Information provided:

◇ ◇ ◇ ◇

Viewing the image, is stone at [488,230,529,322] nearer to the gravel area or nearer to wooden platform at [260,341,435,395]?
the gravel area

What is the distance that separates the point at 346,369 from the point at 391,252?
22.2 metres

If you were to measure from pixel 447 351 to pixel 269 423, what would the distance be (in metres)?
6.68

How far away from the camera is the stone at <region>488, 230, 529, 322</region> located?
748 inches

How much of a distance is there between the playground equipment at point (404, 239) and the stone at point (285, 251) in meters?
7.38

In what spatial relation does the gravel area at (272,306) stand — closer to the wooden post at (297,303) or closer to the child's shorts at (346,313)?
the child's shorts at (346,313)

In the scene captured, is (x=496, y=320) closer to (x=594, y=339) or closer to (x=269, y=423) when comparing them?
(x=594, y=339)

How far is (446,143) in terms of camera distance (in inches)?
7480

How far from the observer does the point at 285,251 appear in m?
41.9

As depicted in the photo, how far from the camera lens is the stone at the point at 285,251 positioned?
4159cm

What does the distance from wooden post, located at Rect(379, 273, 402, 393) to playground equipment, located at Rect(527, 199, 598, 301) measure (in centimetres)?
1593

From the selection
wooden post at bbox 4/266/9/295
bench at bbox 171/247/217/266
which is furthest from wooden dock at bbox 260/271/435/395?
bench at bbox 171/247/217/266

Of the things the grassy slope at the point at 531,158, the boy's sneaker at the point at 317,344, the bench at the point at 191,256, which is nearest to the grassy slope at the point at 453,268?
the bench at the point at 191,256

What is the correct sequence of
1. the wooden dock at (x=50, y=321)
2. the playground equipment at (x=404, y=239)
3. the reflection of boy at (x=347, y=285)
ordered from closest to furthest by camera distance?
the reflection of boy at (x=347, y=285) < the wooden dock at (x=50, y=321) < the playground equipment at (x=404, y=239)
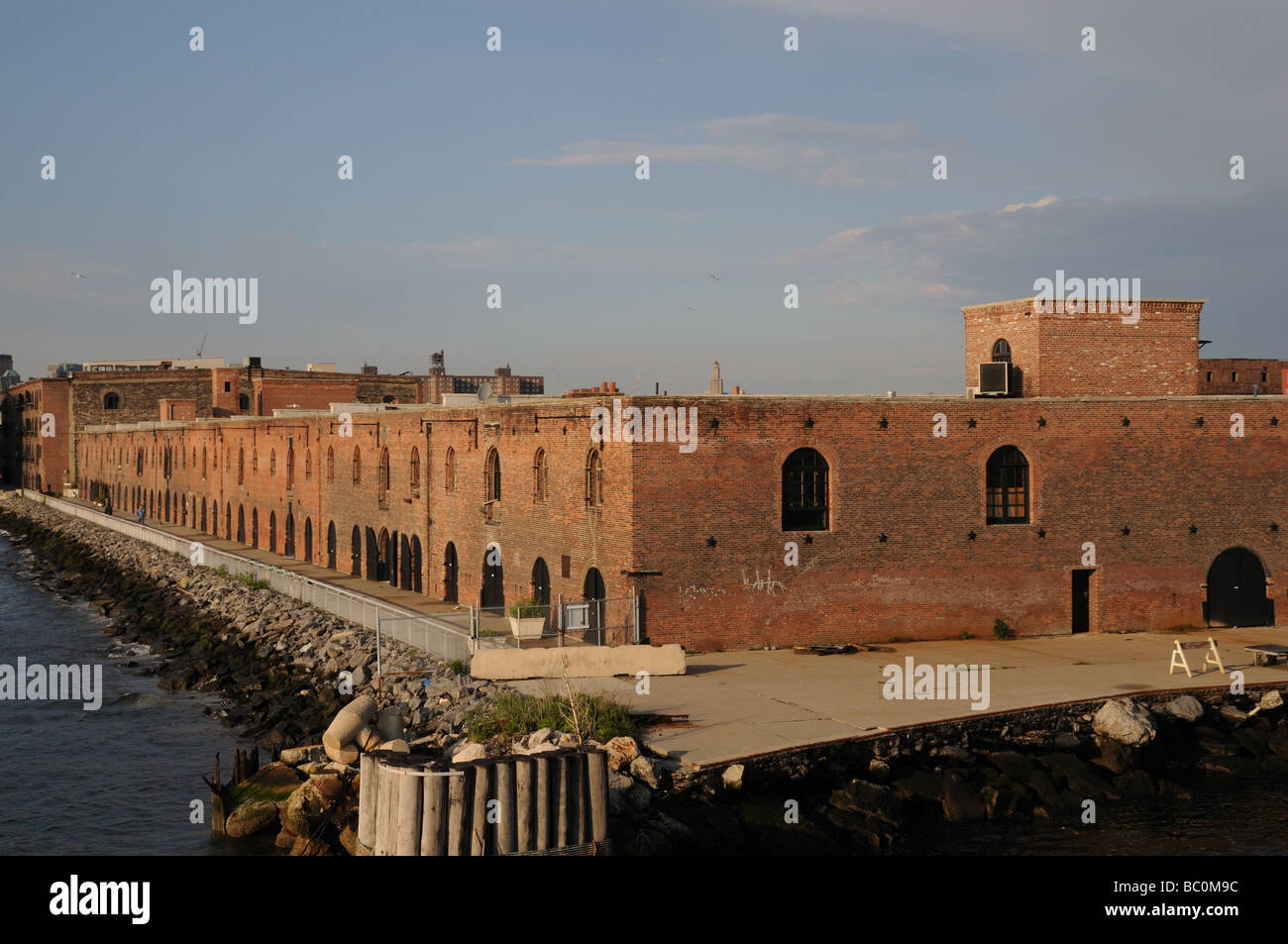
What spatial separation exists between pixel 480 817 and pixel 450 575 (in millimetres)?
22787

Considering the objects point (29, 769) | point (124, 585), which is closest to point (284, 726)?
point (29, 769)

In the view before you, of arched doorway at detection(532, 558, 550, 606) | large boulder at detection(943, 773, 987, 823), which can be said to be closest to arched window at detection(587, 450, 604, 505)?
arched doorway at detection(532, 558, 550, 606)

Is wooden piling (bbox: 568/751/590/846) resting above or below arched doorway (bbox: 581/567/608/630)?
below

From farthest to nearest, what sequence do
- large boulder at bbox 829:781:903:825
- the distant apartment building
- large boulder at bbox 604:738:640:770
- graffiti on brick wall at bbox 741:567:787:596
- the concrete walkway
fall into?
the distant apartment building < graffiti on brick wall at bbox 741:567:787:596 < the concrete walkway < large boulder at bbox 829:781:903:825 < large boulder at bbox 604:738:640:770

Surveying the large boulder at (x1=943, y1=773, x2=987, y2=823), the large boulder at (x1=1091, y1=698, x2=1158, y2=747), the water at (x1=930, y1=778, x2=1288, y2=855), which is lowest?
the water at (x1=930, y1=778, x2=1288, y2=855)

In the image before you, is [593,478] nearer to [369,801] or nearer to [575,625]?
[575,625]

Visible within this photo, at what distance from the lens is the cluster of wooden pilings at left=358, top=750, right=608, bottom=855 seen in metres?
16.0

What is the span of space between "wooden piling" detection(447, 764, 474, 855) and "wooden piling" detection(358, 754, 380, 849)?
1.40m

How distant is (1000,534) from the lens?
100ft

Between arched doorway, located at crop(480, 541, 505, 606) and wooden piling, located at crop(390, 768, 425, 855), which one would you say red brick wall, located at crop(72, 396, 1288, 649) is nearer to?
arched doorway, located at crop(480, 541, 505, 606)

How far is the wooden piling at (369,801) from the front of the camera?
16.9 m

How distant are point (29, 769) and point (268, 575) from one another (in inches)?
688

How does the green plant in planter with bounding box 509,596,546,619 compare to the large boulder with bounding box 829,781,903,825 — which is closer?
the large boulder with bounding box 829,781,903,825

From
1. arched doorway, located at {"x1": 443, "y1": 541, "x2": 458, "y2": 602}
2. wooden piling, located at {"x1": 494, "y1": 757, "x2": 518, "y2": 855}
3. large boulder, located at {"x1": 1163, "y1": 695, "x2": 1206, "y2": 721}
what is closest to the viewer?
wooden piling, located at {"x1": 494, "y1": 757, "x2": 518, "y2": 855}
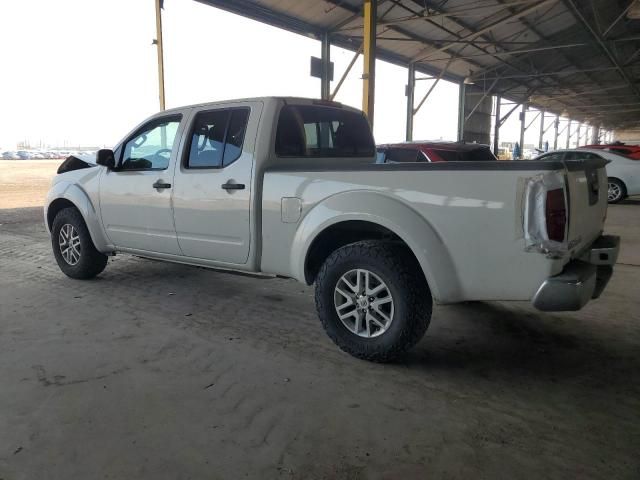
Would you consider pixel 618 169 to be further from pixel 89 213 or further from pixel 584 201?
pixel 89 213

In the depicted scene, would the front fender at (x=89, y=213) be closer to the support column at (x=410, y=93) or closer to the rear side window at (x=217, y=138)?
the rear side window at (x=217, y=138)

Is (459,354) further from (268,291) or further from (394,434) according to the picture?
(268,291)

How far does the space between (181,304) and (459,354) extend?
243 centimetres

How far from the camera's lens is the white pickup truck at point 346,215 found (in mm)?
2502

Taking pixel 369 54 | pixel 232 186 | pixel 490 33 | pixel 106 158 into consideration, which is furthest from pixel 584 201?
pixel 490 33

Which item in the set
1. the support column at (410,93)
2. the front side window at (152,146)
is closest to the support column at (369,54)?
the front side window at (152,146)

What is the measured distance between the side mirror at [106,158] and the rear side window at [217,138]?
3.31 ft

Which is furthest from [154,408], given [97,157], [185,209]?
[97,157]

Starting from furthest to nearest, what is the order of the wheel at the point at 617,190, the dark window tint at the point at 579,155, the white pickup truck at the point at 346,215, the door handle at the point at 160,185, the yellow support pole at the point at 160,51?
the wheel at the point at 617,190, the dark window tint at the point at 579,155, the yellow support pole at the point at 160,51, the door handle at the point at 160,185, the white pickup truck at the point at 346,215

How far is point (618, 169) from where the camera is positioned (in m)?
11.6

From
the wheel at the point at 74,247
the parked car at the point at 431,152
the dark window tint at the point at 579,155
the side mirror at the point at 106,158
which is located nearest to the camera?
the side mirror at the point at 106,158

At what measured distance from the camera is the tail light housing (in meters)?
2.39

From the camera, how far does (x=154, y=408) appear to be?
8.25 feet

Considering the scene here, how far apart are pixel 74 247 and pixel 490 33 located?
1705 cm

◇ ◇ ◇ ◇

Render the listing above as a JSON list of strings, one string per line, leaving out blank lines. Cover the whole listing, and leave the pictures out of your answer.

[
  "Viewing the image, is stone at [488,230,529,322] nearer to the gravel area or nearer to wooden platform at [260,341,435,395]?",
  "the gravel area",
  "What is the distance that separates the point at 346,369 from the point at 391,252?",
  "22.2 metres",
  "If you were to measure from pixel 447 351 to pixel 269 423, what would the distance be (in metres)?",
  "6.68",
  "How far away from the camera is the stone at <region>488, 230, 529, 322</region> located?",
  "748 inches",
  "How much of a distance is there between the playground equipment at point (404, 239) and the stone at point (285, 251) in meters?",
  "7.38",
  "In what spatial relation does the gravel area at (272,306) stand — closer to the wooden post at (297,303) or closer to the child's shorts at (346,313)?",
  "the child's shorts at (346,313)",
  "In the scene captured, is (x=496, y=320) closer to (x=594, y=339) or closer to (x=269, y=423) when comparing them?",
  "(x=594, y=339)",
  "How far is (446,143) in terms of camera distance (in inches)?",
  "7480",
  "How far from the observer does the point at 285,251 appear in m?",
  "41.9",
  "As depicted in the photo, how far from the camera lens is the stone at the point at 285,251 positioned?",
  "4159cm",
  "What does the distance from wooden post, located at Rect(379, 273, 402, 393) to playground equipment, located at Rect(527, 199, 598, 301) measure (in centimetres)?",
  "1593",
  "From the selection",
  "wooden post at bbox 4/266/9/295",
  "bench at bbox 171/247/217/266",
  "which is furthest from wooden dock at bbox 260/271/435/395?",
  "bench at bbox 171/247/217/266",
  "Of the things the grassy slope at the point at 531,158, the boy's sneaker at the point at 317,344, the bench at the point at 191,256, which is nearest to the grassy slope at the point at 453,268?",
  "the bench at the point at 191,256",
  "What is the correct sequence of",
  "1. the wooden dock at (x=50, y=321)",
  "2. the playground equipment at (x=404, y=239)",
  "3. the reflection of boy at (x=347, y=285)",
  "ordered from closest to furthest by camera distance?",
  "the reflection of boy at (x=347, y=285) < the wooden dock at (x=50, y=321) < the playground equipment at (x=404, y=239)",
  "What spatial separation exists between pixel 480 817 and pixel 450 575 (in millimetres)?",
  "22787",
  "Considering the objects point (29, 769) | point (124, 585), which is closest to point (284, 726)?",
  "point (29, 769)",
  "In the view before you, of arched doorway at detection(532, 558, 550, 606) | large boulder at detection(943, 773, 987, 823), which can be said to be closest to arched window at detection(587, 450, 604, 505)?",
  "arched doorway at detection(532, 558, 550, 606)",
  "Is wooden piling (bbox: 568/751/590/846) resting above or below arched doorway (bbox: 581/567/608/630)?",
  "below",
  "From farthest to nearest, what sequence do",
  "- large boulder at bbox 829:781:903:825",
  "- the distant apartment building",
  "- large boulder at bbox 604:738:640:770",
  "- graffiti on brick wall at bbox 741:567:787:596",
  "- the concrete walkway",
  "fall into?",
  "the distant apartment building < graffiti on brick wall at bbox 741:567:787:596 < the concrete walkway < large boulder at bbox 829:781:903:825 < large boulder at bbox 604:738:640:770",
  "Surveying the large boulder at (x1=943, y1=773, x2=987, y2=823), the large boulder at (x1=1091, y1=698, x2=1158, y2=747), the water at (x1=930, y1=778, x2=1288, y2=855), which is lowest?",
  "the water at (x1=930, y1=778, x2=1288, y2=855)",
  "In the image before you, is [593,478] nearer to [369,801] or nearer to [575,625]?",
  "[575,625]",
  "Visible within this photo, at what distance from the lens is the cluster of wooden pilings at left=358, top=750, right=608, bottom=855 seen in metres?",
  "16.0",
  "What is the span of space between \"wooden piling\" detection(447, 764, 474, 855) and \"wooden piling\" detection(358, 754, 380, 849)?",
  "1.40m",
  "How distant is (1000,534) from the lens?",
  "100ft",
  "Between arched doorway, located at crop(480, 541, 505, 606) and wooden piling, located at crop(390, 768, 425, 855), which one would you say red brick wall, located at crop(72, 396, 1288, 649) is nearer to?",
  "arched doorway, located at crop(480, 541, 505, 606)",
  "How far is the wooden piling at (369,801) from the front of the camera?",
  "16.9 m",
  "How distant are point (29, 769) and point (268, 575) from one another (in inches)?",
  "688",
  "How does the green plant in planter with bounding box 509,596,546,619 compare to the large boulder with bounding box 829,781,903,825 — which is closer?",
  "the large boulder with bounding box 829,781,903,825",
  "From",
  "1. arched doorway, located at {\"x1\": 443, \"y1\": 541, \"x2\": 458, \"y2\": 602}",
  "2. wooden piling, located at {\"x1\": 494, \"y1\": 757, \"x2\": 518, \"y2\": 855}",
  "3. large boulder, located at {\"x1\": 1163, \"y1\": 695, \"x2\": 1206, \"y2\": 721}",
  "what is closest to the viewer?",
  "wooden piling, located at {\"x1\": 494, \"y1\": 757, \"x2\": 518, \"y2\": 855}",
  "Would you consider pixel 618 169 to be further from pixel 89 213 or further from pixel 584 201?",
  "pixel 89 213",
  "In the depicted scene, would the front fender at (x=89, y=213) be closer to the support column at (x=410, y=93) or closer to the rear side window at (x=217, y=138)?",
  "the rear side window at (x=217, y=138)",
  "Is (459,354) further from (268,291) or further from (394,434) according to the picture?",
  "(268,291)",
  "How far does the space between (181,304) and (459,354) extend?",
  "243 centimetres",
  "How far from the camera's lens is the white pickup truck at point 346,215 found (in mm)?",
  "2502",
  "Taking pixel 369 54 | pixel 232 186 | pixel 490 33 | pixel 106 158 into consideration, which is furthest from pixel 584 201?",
  "pixel 490 33",
  "Which item in the set",
  "1. the support column at (410,93)",
  "2. the front side window at (152,146)",
  "is closest to the support column at (369,54)?",
  "the front side window at (152,146)",
  "What is the measured distance between the side mirror at [106,158] and the rear side window at [217,138]?",
  "3.31 ft",
  "Which is furthest from [154,408], given [97,157], [185,209]?",
  "[97,157]",
  "Starting from furthest to nearest, what is the order of the wheel at the point at 617,190, the dark window tint at the point at 579,155, the white pickup truck at the point at 346,215, the door handle at the point at 160,185, the yellow support pole at the point at 160,51?",
  "the wheel at the point at 617,190, the dark window tint at the point at 579,155, the yellow support pole at the point at 160,51, the door handle at the point at 160,185, the white pickup truck at the point at 346,215",
  "How far is point (618, 169) from where the camera is positioned (in m)?",
  "11.6",
  "From",
  "the wheel at the point at 74,247",
  "the parked car at the point at 431,152",
  "the dark window tint at the point at 579,155",
  "the side mirror at the point at 106,158",
  "which is located nearest to the camera?",
  "the side mirror at the point at 106,158",
  "At what measured distance from the camera is the tail light housing (in meters)?",
  "2.39",
  "From the camera, how far does (x=154, y=408) appear to be?",
  "8.25 feet",
  "Considering the scene here, how far apart are pixel 74 247 and pixel 490 33 located?",
  "1705 cm"
]